Placing Clinton's climate stance next to her rivals for the Democratic nomination, Grist's Ben Adler writes:
Clinton has a commanding lead in national polls on the Democratic presidential field, but she is facing two challengers who have shown a lot more willingness than she has to crack down on fossil fuels. Former Maryland Gov. Martin O'Malley has released a detailed climate platform that not only calls for a fully renewable electricity portfolio by 2050, but would place a number of limits on fossil fuel production and exportation. Sen. Bernie Sanders of Vermont has not yet issued a campaign climate plan, but he is already on record as standing up to corporate fossil fuel interests, for example by opposing the Keystone XL pipeline proposal. Sanders has also been a solar advocate, and while Clinton has yet to follow his lead on Keystone, she is trying to move in on at least some of his turf. "We ranked Sanders the No. 1 climate hawk senator in the 113th Congress because he wrote a 10 Million Solar Rooftops bill, among others," said Miller, referring to the Climate Hawks Vote Senate rankings, "so at first glance it appears that Clinton is trying to out-solar Sanders."

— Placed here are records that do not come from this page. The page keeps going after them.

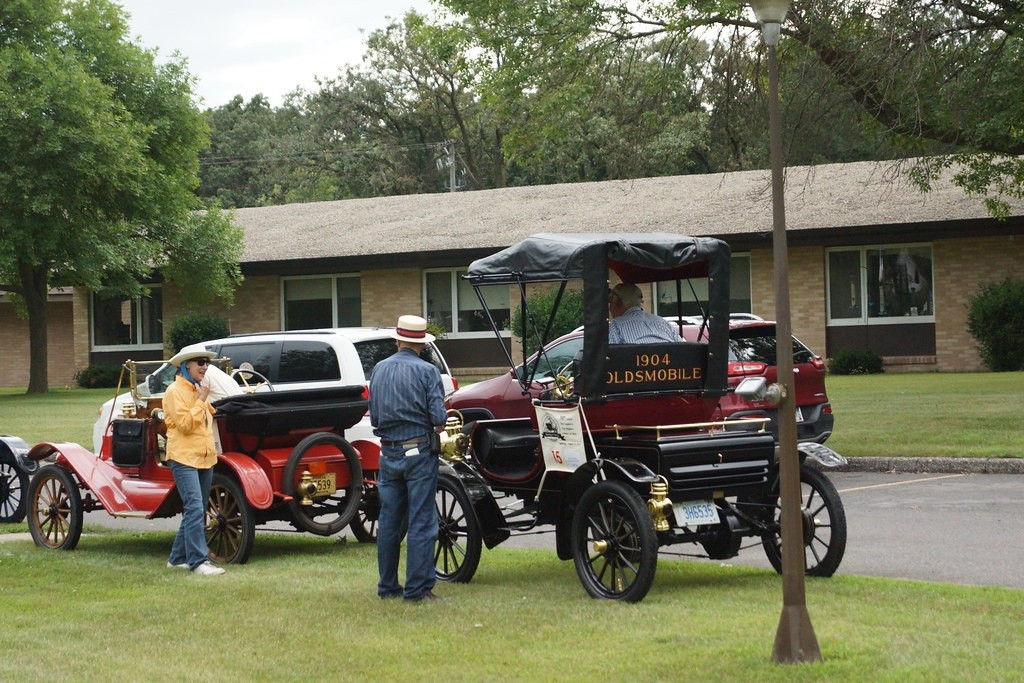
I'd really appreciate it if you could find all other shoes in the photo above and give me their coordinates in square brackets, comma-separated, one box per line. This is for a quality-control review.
[420, 591, 445, 601]
[190, 561, 224, 575]
[166, 562, 188, 568]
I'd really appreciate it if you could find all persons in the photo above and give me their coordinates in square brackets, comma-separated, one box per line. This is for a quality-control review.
[608, 283, 687, 345]
[162, 344, 227, 576]
[368, 315, 448, 604]
[174, 363, 244, 403]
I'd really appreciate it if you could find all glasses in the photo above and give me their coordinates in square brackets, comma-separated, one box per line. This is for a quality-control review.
[188, 358, 210, 365]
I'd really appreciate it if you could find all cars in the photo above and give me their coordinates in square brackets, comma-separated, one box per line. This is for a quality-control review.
[16, 356, 412, 570]
[401, 228, 851, 606]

Both Sanders and O'Malley have pledged that their campaigns will not take money from fossil fuel companies. Clinton, on the other hand, is raking in contributions from dirty energy executives and their lobbyists.
Though the Clinton campaign has said it will reveal additional portions of a more comprehensive climate plan in the coming weeks and months, Jonathan Cushman of Inside Climate Newsassessed that at this point, mostly what Clinton has achieved is proving that "her experience in the art of political gymnastics" has allowed her to perform a "safe routine" in front of a national audience that increasingly wants action taken to mitigate the worst impacts of global warming.
Currently, concluded Cushman, even while bold actions are not on the table, Clinton seems more satisfied to "stick with one-liners aimed at climate deniers in the other party" who have repeatedly dodged humanity's responsibility for climate change by denying its existence or bowing out of the controversy by declaring themselves unfit--as politicians, "not scientists"--to make such judgements.
"I'm not a scientist, either," said Clinton on Monday in Iowa. "I'm just a grandmother with two eyes and a brain, and I know this is an issue we have to address."
For those at the center of the fight for a truly ambitious energy and economic transition, however, it seems Clinton still has much to prove about how well she understands the gravity of the crisis or what it will mean, in terms of policies, to insulate future generations against it.
As Bill Scher, the online campaign manager at the Campaign for America's Future, put it on Tuesday, "If you want a presidential candidate who supports a carbon tax and vociferously opposes the Keystone pipeline, you should vote for Sen. Bernie Sanders."
However, he added, "if you want a presidential candidate who has thought through how to best communicate to swing voters how a clean energy-fueled America will help, not hurt, economic growth, Hillary Clinton is probably your best bet."